STATED PROBLEM = Write out the line with "How far is the point" and every later line through the end of the data below, exactly as given, with no pictures in the copy.

--- begin MATERIAL ---

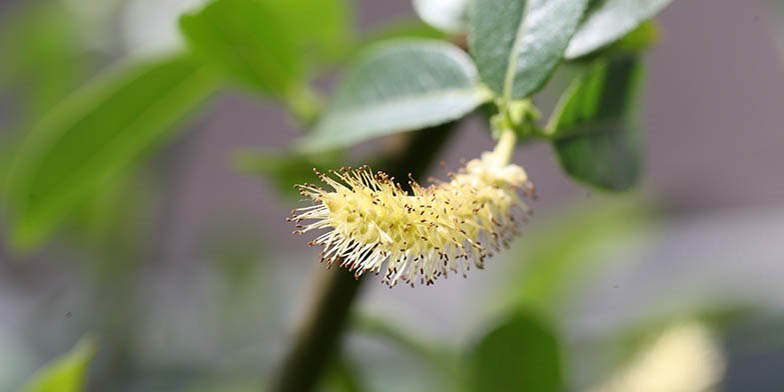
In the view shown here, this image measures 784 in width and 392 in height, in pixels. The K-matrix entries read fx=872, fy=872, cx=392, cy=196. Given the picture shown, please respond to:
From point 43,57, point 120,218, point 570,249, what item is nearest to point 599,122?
point 570,249

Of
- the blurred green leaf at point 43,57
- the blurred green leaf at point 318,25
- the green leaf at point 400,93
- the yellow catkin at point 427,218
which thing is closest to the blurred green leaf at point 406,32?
the blurred green leaf at point 318,25

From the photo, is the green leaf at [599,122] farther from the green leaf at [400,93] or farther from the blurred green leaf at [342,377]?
the blurred green leaf at [342,377]

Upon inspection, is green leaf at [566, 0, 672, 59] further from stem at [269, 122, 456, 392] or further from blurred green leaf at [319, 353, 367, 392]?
blurred green leaf at [319, 353, 367, 392]

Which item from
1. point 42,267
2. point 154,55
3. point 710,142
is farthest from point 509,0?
point 42,267

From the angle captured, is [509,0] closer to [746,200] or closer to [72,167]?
[72,167]

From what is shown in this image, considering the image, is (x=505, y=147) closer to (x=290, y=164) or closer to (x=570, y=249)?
(x=290, y=164)

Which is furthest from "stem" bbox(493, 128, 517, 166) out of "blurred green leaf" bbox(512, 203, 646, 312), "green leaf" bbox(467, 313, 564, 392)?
"blurred green leaf" bbox(512, 203, 646, 312)
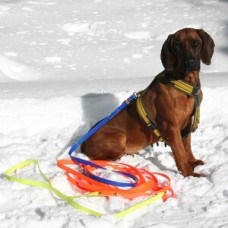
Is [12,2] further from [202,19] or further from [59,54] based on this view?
[202,19]

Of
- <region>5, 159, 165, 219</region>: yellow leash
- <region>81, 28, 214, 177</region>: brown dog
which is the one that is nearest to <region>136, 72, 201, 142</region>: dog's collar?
<region>81, 28, 214, 177</region>: brown dog

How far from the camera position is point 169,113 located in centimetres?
423

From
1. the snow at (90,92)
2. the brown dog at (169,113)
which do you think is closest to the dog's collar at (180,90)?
the brown dog at (169,113)

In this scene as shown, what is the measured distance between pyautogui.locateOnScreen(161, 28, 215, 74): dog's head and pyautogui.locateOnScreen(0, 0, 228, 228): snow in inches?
39.4

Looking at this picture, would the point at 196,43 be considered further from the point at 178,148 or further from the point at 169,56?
the point at 178,148

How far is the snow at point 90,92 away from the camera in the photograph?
11.4ft

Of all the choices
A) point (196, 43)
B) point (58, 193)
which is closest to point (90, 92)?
point (196, 43)

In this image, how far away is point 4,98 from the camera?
18.8ft

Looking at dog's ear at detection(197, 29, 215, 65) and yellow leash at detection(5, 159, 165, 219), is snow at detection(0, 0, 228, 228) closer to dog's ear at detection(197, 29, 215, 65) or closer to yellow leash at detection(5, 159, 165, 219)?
yellow leash at detection(5, 159, 165, 219)

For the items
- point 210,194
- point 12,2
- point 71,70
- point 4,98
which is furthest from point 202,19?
point 210,194

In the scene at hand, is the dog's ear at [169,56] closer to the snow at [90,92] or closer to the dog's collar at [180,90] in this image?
the dog's collar at [180,90]

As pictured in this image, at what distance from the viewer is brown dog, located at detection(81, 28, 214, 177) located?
416cm

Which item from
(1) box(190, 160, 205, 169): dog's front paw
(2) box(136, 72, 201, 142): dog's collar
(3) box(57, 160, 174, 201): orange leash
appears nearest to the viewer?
(3) box(57, 160, 174, 201): orange leash

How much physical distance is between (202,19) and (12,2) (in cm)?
566
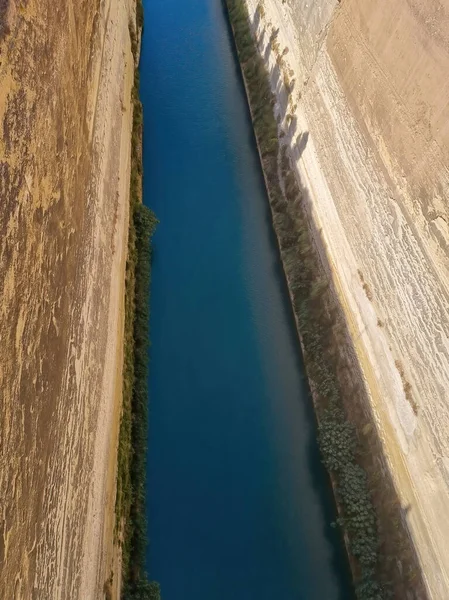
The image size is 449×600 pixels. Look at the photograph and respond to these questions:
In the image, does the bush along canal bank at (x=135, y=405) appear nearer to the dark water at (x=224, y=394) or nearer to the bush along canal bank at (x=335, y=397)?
the dark water at (x=224, y=394)

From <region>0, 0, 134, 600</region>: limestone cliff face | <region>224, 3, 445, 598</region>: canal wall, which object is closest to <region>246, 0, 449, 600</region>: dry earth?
<region>224, 3, 445, 598</region>: canal wall

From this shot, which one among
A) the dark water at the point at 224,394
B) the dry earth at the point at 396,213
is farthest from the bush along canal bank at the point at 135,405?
the dry earth at the point at 396,213

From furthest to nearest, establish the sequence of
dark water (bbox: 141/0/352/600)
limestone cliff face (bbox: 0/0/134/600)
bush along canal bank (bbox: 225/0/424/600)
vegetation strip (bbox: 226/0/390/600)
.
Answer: dark water (bbox: 141/0/352/600) → vegetation strip (bbox: 226/0/390/600) → bush along canal bank (bbox: 225/0/424/600) → limestone cliff face (bbox: 0/0/134/600)

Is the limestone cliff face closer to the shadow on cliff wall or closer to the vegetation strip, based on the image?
the vegetation strip

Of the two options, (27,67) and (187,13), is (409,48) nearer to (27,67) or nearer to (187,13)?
(27,67)

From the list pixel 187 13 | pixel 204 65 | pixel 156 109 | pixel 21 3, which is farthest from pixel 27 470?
pixel 187 13
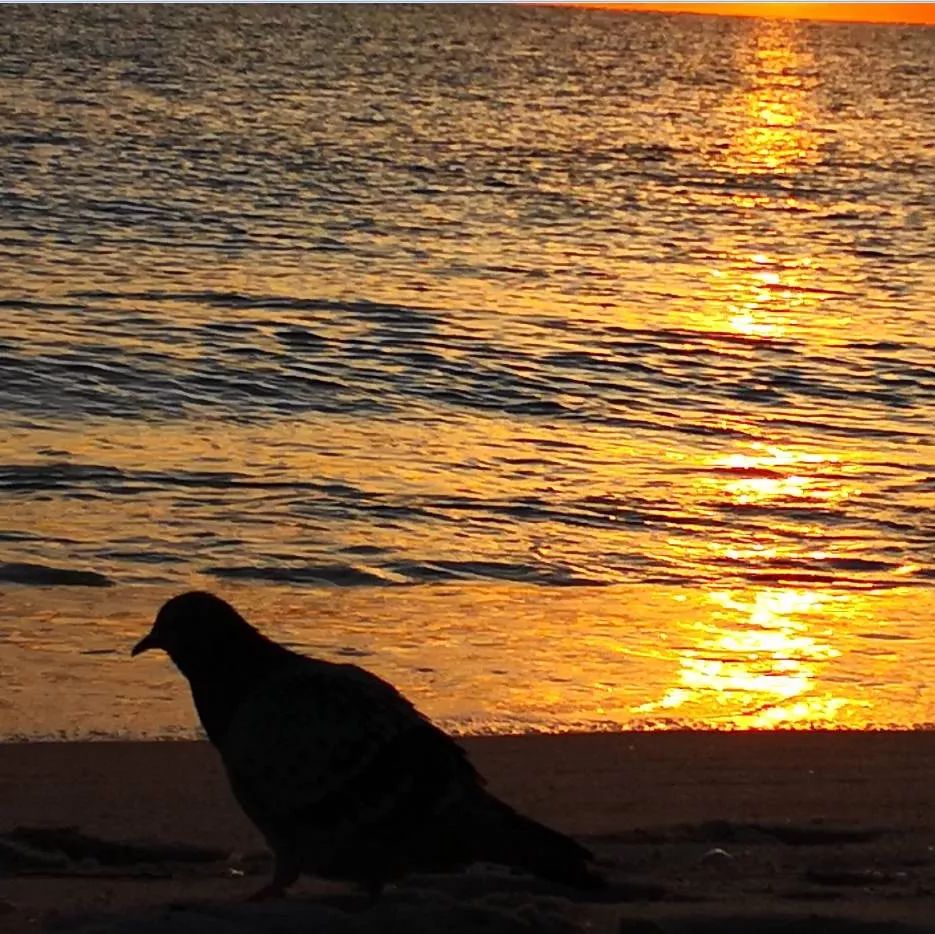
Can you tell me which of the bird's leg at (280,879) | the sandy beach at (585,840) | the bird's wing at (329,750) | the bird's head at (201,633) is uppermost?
the bird's head at (201,633)

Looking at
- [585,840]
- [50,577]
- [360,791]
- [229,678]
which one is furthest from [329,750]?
[50,577]

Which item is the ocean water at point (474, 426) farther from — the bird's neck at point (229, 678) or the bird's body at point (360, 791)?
the bird's body at point (360, 791)

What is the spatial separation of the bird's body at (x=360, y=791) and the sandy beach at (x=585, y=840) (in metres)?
0.11

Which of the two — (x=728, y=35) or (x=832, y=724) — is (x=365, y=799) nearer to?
(x=832, y=724)

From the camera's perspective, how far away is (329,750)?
4590 mm

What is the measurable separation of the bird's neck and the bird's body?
0.01m

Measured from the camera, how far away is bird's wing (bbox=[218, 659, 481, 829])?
459 cm

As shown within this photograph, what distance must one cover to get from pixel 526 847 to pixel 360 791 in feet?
1.26

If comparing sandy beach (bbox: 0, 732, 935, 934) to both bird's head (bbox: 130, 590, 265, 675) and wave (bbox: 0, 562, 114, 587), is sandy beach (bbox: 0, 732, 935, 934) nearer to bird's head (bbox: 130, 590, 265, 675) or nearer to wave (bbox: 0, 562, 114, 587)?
bird's head (bbox: 130, 590, 265, 675)

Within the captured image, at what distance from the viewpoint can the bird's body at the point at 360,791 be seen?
181 inches

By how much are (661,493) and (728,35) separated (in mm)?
102990

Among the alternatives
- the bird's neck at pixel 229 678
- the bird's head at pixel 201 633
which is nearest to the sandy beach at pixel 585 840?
the bird's neck at pixel 229 678

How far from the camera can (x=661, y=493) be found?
12.2 metres

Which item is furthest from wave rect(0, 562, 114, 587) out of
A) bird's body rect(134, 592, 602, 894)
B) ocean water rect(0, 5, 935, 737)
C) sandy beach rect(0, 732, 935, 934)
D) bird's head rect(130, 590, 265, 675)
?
bird's body rect(134, 592, 602, 894)
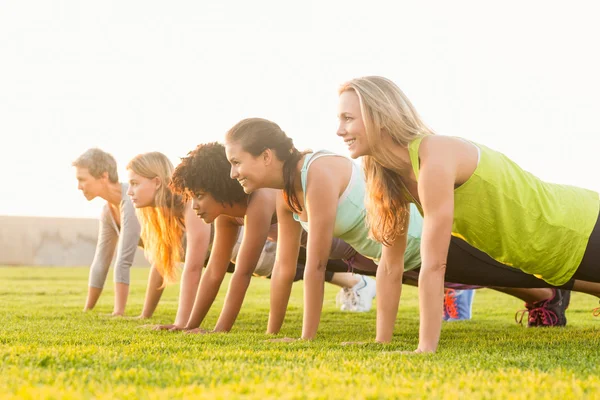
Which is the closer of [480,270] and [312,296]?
[312,296]

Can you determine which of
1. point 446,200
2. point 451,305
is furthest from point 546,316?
point 446,200

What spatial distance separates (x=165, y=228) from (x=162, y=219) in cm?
8

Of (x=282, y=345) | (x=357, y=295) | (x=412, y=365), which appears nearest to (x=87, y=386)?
(x=412, y=365)

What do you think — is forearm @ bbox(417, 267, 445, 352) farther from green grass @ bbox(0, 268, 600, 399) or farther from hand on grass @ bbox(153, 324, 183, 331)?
hand on grass @ bbox(153, 324, 183, 331)

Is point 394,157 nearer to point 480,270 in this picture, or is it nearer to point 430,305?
point 430,305

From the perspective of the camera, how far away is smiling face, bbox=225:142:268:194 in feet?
11.6

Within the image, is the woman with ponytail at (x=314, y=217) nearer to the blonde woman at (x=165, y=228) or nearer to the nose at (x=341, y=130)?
the nose at (x=341, y=130)

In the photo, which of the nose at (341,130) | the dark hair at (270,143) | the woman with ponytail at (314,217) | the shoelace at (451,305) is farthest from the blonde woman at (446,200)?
the shoelace at (451,305)

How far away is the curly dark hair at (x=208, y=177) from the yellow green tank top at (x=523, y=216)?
53.2 inches

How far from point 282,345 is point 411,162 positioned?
3.17 ft

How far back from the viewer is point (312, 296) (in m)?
3.38

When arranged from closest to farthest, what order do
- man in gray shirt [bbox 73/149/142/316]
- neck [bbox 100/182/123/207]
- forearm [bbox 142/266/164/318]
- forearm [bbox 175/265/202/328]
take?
forearm [bbox 175/265/202/328] → forearm [bbox 142/266/164/318] → man in gray shirt [bbox 73/149/142/316] → neck [bbox 100/182/123/207]

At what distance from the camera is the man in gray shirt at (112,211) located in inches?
232

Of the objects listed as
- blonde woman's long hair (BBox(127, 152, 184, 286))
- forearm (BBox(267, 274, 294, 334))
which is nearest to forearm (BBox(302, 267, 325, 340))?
forearm (BBox(267, 274, 294, 334))
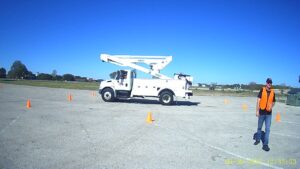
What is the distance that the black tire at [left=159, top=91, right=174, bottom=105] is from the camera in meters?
19.5

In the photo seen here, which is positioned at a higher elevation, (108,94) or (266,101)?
(266,101)

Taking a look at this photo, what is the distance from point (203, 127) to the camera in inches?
405

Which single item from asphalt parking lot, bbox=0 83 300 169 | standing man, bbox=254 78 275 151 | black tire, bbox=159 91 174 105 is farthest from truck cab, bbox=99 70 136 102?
standing man, bbox=254 78 275 151

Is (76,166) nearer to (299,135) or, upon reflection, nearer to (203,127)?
(203,127)

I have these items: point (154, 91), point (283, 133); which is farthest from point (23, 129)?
point (154, 91)

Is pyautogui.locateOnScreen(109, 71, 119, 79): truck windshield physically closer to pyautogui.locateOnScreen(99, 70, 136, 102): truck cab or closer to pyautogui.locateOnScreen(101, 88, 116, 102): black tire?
pyautogui.locateOnScreen(99, 70, 136, 102): truck cab

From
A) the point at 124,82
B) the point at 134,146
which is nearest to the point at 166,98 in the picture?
the point at 124,82

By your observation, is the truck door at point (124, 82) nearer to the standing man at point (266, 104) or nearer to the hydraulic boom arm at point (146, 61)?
the hydraulic boom arm at point (146, 61)

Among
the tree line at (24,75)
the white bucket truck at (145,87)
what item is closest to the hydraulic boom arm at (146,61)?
the white bucket truck at (145,87)

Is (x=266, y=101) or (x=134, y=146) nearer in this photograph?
(x=134, y=146)

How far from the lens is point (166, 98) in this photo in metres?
19.5

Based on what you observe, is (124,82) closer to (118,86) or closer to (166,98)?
(118,86)

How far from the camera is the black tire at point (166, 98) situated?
19453 millimetres

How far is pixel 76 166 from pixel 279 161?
4.52 meters
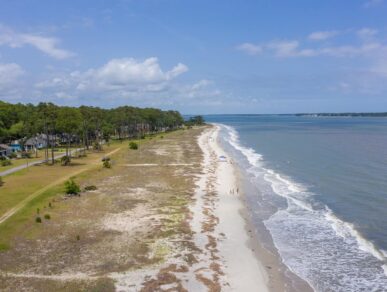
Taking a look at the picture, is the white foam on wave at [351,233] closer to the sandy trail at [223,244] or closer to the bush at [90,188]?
the sandy trail at [223,244]

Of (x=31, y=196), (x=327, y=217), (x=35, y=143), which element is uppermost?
(x=35, y=143)

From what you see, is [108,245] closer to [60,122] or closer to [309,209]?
[309,209]

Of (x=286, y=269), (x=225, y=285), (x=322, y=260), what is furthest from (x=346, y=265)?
(x=225, y=285)

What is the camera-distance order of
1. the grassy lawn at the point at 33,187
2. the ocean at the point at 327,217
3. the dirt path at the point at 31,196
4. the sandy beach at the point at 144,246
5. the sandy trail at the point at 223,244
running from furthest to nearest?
1. the dirt path at the point at 31,196
2. the grassy lawn at the point at 33,187
3. the ocean at the point at 327,217
4. the sandy trail at the point at 223,244
5. the sandy beach at the point at 144,246

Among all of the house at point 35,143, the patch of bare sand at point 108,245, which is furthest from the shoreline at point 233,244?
the house at point 35,143

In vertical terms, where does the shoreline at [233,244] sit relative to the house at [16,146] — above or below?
below

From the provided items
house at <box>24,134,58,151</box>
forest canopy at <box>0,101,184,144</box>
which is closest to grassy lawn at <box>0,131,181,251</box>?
forest canopy at <box>0,101,184,144</box>

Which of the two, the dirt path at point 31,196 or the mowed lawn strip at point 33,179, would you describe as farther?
the mowed lawn strip at point 33,179

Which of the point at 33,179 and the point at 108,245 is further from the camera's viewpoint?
the point at 33,179

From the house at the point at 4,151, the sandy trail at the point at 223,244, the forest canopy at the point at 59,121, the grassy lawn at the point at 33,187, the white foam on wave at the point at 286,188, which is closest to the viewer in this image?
the sandy trail at the point at 223,244

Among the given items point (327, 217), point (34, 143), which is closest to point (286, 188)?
point (327, 217)
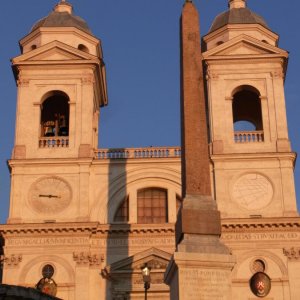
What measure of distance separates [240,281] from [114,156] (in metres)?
8.27

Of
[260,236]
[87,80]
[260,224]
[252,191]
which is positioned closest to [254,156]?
[252,191]

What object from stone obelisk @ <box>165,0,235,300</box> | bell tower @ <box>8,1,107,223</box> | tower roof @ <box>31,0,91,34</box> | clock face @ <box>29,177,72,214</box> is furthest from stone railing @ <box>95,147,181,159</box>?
stone obelisk @ <box>165,0,235,300</box>

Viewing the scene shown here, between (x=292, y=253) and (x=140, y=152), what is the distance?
8.45 metres

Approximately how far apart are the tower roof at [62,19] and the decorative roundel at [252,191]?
11.5m

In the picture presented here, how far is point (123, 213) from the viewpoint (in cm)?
3559

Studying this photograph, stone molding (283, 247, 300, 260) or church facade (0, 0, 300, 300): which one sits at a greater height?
church facade (0, 0, 300, 300)

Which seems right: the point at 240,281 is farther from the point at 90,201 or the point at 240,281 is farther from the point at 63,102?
the point at 63,102

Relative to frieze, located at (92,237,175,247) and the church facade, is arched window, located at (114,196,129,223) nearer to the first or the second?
the church facade

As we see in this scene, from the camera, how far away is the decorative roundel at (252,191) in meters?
34.8

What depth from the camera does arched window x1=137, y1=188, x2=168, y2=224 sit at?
3556 centimetres

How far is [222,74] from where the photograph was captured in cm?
3766

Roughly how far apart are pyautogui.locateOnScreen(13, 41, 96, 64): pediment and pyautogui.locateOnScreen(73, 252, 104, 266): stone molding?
Result: 984 cm

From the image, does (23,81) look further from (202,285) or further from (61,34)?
(202,285)

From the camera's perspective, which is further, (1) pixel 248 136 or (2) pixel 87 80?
(2) pixel 87 80
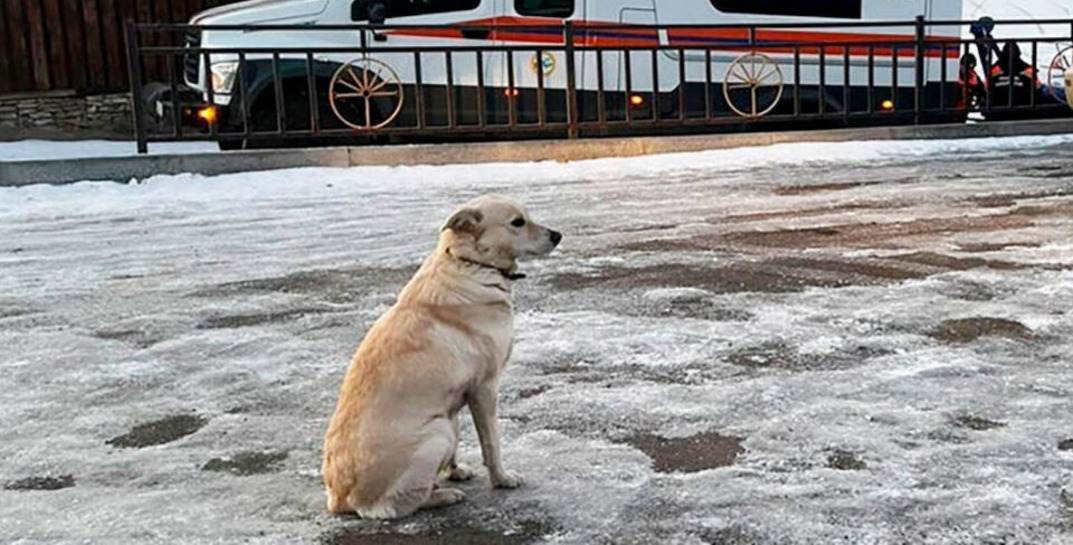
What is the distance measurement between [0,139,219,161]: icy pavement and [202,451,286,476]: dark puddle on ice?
9031 millimetres

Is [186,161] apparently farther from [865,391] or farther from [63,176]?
[865,391]

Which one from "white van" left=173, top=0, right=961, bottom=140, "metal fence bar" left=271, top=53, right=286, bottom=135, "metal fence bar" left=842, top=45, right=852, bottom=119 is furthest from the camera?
"metal fence bar" left=842, top=45, right=852, bottom=119

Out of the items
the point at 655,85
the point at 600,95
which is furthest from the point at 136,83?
the point at 655,85

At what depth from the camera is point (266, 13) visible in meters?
12.0

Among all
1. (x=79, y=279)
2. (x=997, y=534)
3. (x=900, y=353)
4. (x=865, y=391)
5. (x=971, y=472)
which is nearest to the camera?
(x=997, y=534)

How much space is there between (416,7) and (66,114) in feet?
22.2

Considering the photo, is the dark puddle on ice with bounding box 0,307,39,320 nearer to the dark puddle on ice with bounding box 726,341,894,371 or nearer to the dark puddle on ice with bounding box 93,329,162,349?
the dark puddle on ice with bounding box 93,329,162,349

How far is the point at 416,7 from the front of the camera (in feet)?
39.2

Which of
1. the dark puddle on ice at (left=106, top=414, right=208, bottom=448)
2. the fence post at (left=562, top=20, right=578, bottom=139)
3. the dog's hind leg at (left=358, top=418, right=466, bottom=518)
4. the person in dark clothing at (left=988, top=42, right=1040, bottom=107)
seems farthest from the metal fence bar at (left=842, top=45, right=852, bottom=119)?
the dog's hind leg at (left=358, top=418, right=466, bottom=518)

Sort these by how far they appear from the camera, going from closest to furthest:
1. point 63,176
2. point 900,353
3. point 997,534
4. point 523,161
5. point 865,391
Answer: point 997,534
point 865,391
point 900,353
point 63,176
point 523,161

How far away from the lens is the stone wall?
1584 cm

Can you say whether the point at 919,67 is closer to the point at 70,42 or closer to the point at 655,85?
the point at 655,85

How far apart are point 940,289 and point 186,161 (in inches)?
Answer: 290

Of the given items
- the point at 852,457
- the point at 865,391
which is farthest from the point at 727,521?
the point at 865,391
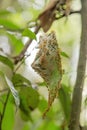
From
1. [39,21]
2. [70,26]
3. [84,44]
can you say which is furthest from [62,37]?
[84,44]

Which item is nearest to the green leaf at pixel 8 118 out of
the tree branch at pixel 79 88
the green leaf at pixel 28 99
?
the green leaf at pixel 28 99

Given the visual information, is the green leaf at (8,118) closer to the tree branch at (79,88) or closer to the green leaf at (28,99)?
the green leaf at (28,99)

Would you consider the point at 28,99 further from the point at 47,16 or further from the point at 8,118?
the point at 47,16

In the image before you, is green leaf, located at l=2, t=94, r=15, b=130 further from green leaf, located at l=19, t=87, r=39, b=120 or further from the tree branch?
the tree branch

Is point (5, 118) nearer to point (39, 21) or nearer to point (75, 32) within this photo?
point (39, 21)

--- end MATERIAL ---

WRITTEN SOLUTION =
How far is the point at 416,7 from the front of the camera (in feet)?
39.2

Which of
1. the dark puddle on ice at (left=106, top=414, right=208, bottom=448)
2. the fence post at (left=562, top=20, right=578, bottom=139)
3. the dog's hind leg at (left=358, top=418, right=466, bottom=518)
4. the person in dark clothing at (left=988, top=42, right=1040, bottom=107)
seems farthest from the metal fence bar at (left=842, top=45, right=852, bottom=119)?
the dog's hind leg at (left=358, top=418, right=466, bottom=518)

Sort these by how far they appear from the camera, going from closest to furthest:
1. point 63,176
2. point 900,353
3. point 997,534
4. point 523,161
5. point 865,391
Answer: point 997,534
point 865,391
point 900,353
point 63,176
point 523,161

How far away from the lens is the stone wall?
1584 cm

Can you say whether the point at 919,67 is closer to the point at 70,42 or closer to the point at 655,85?
the point at 655,85

How far apart are point 940,289 and point 186,161 (in inches)?
Answer: 290

Of the given items
- the point at 852,457
- the point at 865,391
which is farthest from the point at 727,521?
the point at 865,391
From
1. [39,21]
2. [70,26]
3. [84,44]
can you say which is furthest from [62,37]?
[84,44]

Which item is nearest to the green leaf at pixel 8 118 out of
the tree branch at pixel 79 88
the green leaf at pixel 28 99
?
the green leaf at pixel 28 99

Given the visual information, is the green leaf at (8,118) closer to the tree branch at (79,88) or closer to the green leaf at (28,99)?
the green leaf at (28,99)

Would you consider the point at 28,99 further from the point at 47,16 or further from the point at 8,118?
the point at 47,16

In the image before you, is green leaf, located at l=2, t=94, r=15, b=130 further from green leaf, located at l=19, t=87, r=39, b=120 or further from the tree branch?
the tree branch

Is point (5, 118) nearer to point (39, 21) or nearer to point (75, 32) within this photo?
point (39, 21)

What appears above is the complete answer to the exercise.